===== Items =====

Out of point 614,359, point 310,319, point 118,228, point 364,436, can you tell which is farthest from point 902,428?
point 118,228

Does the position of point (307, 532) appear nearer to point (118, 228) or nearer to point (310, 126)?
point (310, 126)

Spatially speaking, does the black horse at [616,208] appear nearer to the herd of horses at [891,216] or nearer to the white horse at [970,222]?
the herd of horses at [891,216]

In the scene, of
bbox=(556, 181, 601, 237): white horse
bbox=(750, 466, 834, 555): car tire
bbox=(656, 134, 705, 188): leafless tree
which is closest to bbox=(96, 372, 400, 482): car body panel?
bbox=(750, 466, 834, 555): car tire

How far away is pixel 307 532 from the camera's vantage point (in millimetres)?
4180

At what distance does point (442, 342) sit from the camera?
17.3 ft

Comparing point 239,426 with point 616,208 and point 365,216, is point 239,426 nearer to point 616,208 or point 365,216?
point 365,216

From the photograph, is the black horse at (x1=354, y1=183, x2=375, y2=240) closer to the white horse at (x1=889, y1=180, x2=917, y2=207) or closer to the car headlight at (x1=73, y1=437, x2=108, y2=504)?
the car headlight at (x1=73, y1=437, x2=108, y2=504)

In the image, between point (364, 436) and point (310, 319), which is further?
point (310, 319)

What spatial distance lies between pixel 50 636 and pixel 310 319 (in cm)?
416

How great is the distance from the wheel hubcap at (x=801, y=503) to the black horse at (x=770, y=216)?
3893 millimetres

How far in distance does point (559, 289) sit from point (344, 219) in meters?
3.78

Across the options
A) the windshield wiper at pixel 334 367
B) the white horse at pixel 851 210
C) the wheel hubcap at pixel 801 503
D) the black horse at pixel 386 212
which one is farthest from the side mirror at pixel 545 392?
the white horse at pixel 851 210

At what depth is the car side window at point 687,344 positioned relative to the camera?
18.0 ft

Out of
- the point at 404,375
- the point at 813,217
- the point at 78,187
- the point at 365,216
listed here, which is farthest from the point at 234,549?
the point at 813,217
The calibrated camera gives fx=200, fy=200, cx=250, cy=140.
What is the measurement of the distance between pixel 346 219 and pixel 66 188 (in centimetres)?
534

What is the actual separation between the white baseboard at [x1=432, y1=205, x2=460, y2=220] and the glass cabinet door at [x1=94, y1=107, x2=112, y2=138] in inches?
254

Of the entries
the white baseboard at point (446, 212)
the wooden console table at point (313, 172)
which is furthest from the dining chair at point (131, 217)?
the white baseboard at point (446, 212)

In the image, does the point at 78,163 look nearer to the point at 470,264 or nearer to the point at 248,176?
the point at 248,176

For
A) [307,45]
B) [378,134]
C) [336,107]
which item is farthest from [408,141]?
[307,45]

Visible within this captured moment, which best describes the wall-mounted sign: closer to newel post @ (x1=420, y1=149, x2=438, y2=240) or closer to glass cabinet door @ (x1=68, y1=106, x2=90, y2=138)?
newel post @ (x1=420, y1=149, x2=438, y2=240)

=====

Given instruction: Rewrite all of the data above, substituting "brown horse" for every occurrence of "black horse" and changing nothing else.

Exercise output:
Out of point 614,359, point 310,319, point 118,228, point 364,436, can you tell which is farthest from point 902,428?
point 118,228

Does the position of point (307, 532) appear nearer to point (118, 228) or nearer to point (310, 126)?
point (310, 126)

Spatially speaking, does the brown horse at [616,208] appear nearer to the herd of horses at [891,216] or nearer to the white horse at [970,222]?
the herd of horses at [891,216]

In the scene, of
bbox=(556, 181, 601, 237): white horse
bbox=(750, 466, 834, 555): car tire
bbox=(656, 134, 705, 188): leafless tree
which is closest to bbox=(96, 372, 400, 482): car body panel?
bbox=(750, 466, 834, 555): car tire

How far away is pixel 307 532 from the camera's vantage point (in millimetres)?
4180

At what distance does point (442, 342) sit from the camera?
17.3 ft

Comparing point 239,426 with point 616,208 and point 365,216, is point 239,426 nearer to point 616,208 or point 365,216?
point 365,216

From the photograph, is the brown horse at (x1=354, y1=183, x2=375, y2=240) closer to the white horse at (x1=889, y1=180, x2=917, y2=207) or closer to the car headlight at (x1=73, y1=437, x2=108, y2=504)?
the car headlight at (x1=73, y1=437, x2=108, y2=504)

In the image, between point (364, 436) and point (310, 319), which is further?
point (310, 319)

What spatial distance lies between pixel 50 636 and pixel 310 319 (in cm)?
416

How great is the distance from the wheel hubcap at (x=801, y=503) to the brown horse at (x=770, y=216)?
3893 millimetres

How far in distance does point (559, 289) sit from point (344, 219) in meters?
3.78

Across the options
A) the windshield wiper at pixel 334 367
B) the white horse at pixel 851 210
C) the wheel hubcap at pixel 801 503
D) the brown horse at pixel 386 212
which one is farthest from the side mirror at pixel 545 392?
the white horse at pixel 851 210

At what depth is the car side window at point 687,344 positioned relative to the camera?
18.0 ft

Out of
- the point at 404,375
- the point at 813,217
- the point at 78,187
- the point at 365,216
listed here, which is farthest from the point at 234,549?
the point at 813,217
The calibrated camera gives fx=200, fy=200, cx=250, cy=140.
What is the measurement of the distance between pixel 346 219 and pixel 66 188 (in centimetres)?
534

What is the actual separation between the white baseboard at [x1=432, y1=205, x2=460, y2=220] and the glass cabinet door at [x1=94, y1=107, x2=112, y2=138] in inches?
254

Of the entries
the white baseboard at point (446, 212)
the wooden console table at point (313, 172)
which is furthest from the dining chair at point (131, 217)?
the white baseboard at point (446, 212)

In the image, does the point at 78,163 look nearer to the point at 470,264 or nearer to the point at 248,176?
the point at 248,176

For
A) [307,45]
B) [378,134]
C) [336,107]
which item is farthest from [408,141]?
[307,45]

Visible within this captured moment, which best describes the wall-mounted sign: closer to newel post @ (x1=420, y1=149, x2=438, y2=240) or closer to glass cabinet door @ (x1=68, y1=106, x2=90, y2=138)?
newel post @ (x1=420, y1=149, x2=438, y2=240)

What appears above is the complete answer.